A florada da jabuticaba - Saudade dos quintais.



As narinas se abrem à lembrança do tempo em que o vento trazia o perfume da florada da jabuticaba — um cheiro convidativo, que me conduz, sem pedir licença, de volta à infância. Era setembro, depois das chuvas de primavera, e os quintais se enchiam de aromas e sabores.

Naquele tempo, os quintais eram grandes, generosos. Havia neles um respeito silencioso pelas árvores; não se cortava tanto, não se cedia tão fácil ao concreto. O cimento ainda não sabia engolir memórias. Jabuticabeiras, goiabeiras e mangueiras se espalhavam com fartura, ao lado do cajá-manga e da pitanga, do tamarindo, das laranjeiras e dos limoeiros. Tinha ainda o cajueiro, com seu perfume adocicado, e o pé de amora, que tingia de roxo as mãos e os sorrisos das crianças.

Morei em quintais assim, generosos. Lembro-me especialmente de uma casa no final dos anos 70, um casarão de portas e janelas vermelhas, feitas de madeira maciça. No quintal, as jabuticabeiras viviam carregadas, e as goiabeiras insistiam em oferecer frutos doces mesmo sem cuidados. As casas vizinhas também guardavam seus tesouros: mangueiras de troncos imensos, que sombreavam as tardes quentes. O quintal era um pedaço da vida — simples, alegre, abundante.

O que fazer.
- a) Diga se cada afirmação abaixo está de acordo com o texto sobre a florada da jabuticaba, respondendo sim ou não e citando as palavras do texto que decidem a questão: (i) a florada acontecia em setembro, depois das chuvas de primavera; (ii) a casa do final dos anos 70 tinha portas e janelas azuis; (iii) o pé de amora tingia de roxo as mãos das crianças.
- b) No texto sobre a florada da jabuticaba, transforme em lista o parágrafo que começa com "Naquele tempo, os quintais eram grandes" e mantenha os fatos principais.
- c) Dê continuidade ao texto sobre a florada da jabuticaba a partir da última frase apresentada.

[Registros de dados armazenados]

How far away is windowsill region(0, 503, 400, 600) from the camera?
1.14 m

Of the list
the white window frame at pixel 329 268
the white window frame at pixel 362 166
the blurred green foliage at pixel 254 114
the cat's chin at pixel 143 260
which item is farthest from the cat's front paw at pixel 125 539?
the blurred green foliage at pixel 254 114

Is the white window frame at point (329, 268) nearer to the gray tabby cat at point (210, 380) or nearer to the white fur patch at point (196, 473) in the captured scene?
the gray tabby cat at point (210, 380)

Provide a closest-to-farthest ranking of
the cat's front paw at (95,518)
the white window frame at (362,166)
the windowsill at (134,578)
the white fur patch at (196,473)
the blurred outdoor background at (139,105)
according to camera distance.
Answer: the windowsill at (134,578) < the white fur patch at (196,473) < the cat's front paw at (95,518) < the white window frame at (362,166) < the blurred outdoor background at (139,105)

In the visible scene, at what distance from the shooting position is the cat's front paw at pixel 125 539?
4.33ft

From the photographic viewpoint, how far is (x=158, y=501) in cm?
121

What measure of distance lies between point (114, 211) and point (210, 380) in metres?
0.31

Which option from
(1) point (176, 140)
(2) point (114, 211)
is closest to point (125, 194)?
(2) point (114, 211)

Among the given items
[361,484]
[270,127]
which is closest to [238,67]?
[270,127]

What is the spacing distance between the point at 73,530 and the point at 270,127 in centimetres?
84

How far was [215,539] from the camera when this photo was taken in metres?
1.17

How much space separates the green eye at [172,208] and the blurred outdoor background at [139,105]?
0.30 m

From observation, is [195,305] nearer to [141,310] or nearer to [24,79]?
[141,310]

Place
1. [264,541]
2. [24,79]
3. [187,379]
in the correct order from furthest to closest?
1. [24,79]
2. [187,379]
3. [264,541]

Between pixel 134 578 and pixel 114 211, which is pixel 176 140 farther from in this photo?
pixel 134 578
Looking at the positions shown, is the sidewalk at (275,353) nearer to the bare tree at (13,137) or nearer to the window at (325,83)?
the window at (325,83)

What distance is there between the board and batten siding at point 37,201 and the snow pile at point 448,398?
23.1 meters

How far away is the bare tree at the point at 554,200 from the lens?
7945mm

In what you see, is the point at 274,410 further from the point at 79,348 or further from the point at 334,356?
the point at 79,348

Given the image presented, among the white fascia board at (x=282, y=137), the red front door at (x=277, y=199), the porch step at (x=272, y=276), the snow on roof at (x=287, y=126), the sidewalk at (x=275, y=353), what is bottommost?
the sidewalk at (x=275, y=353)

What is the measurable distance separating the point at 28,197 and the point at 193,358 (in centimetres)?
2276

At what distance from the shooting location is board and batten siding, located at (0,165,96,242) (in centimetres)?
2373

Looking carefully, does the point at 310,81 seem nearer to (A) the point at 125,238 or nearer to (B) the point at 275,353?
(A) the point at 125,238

Respostas dadas.
- a)
(i) Sim: "Era setembro, depois das chuvas de primavera".
(ii) Não: "um casarão de portas e janelas vermelhas".
(iii) Sim: "o pé de amora, que tingia de roxo as mãos e os sorrisos das crianças".

- b)
- Os quintais eram grandes e generosos.
- As árvores eram respeitadas: cortava-se pouco e não se cedia fácil ao concreto.
- Havia jabuticabeiras, goiabeiras e mangueiras em fartura, além de cajá-manga, pitanga, tamarindo, laranjeiras e limoeiros.
- Havia também o cajueiro, de perfume adocicado, e o pé de amora, que tingia de roxo as mãos e os sorrisos das crianças.

- c)
Na minha estante guardo O Meu Pé de Laranja Lima. Mais do que uma história, ele é memória de um tempo em que quintais eram refúgios. Vi o filme, assisti à novela dos anos 80, e ainda me dói a cena em que arrancam o pé de Zezé para dar lugar a uma avenida. Aquele quintal imenso e frutífero foi soterrado pelo progresso, como tantos outros.


Assim também aconteceu com os quintais da minha infância: cederam ao concreto, às kitnetes, à pressa do progresso. E cada árvore que tombava parecia levar consigo um pedaço da nossa inocência.

Mas, vez ou outra, basta o cheiro da florada da jabuticaba para me devolver tudo: o quintal, os frutos, as tardes de primavera... e a saudade de um tempo em que a vida parecia caber inteira debaixo de uma sombra frondosa.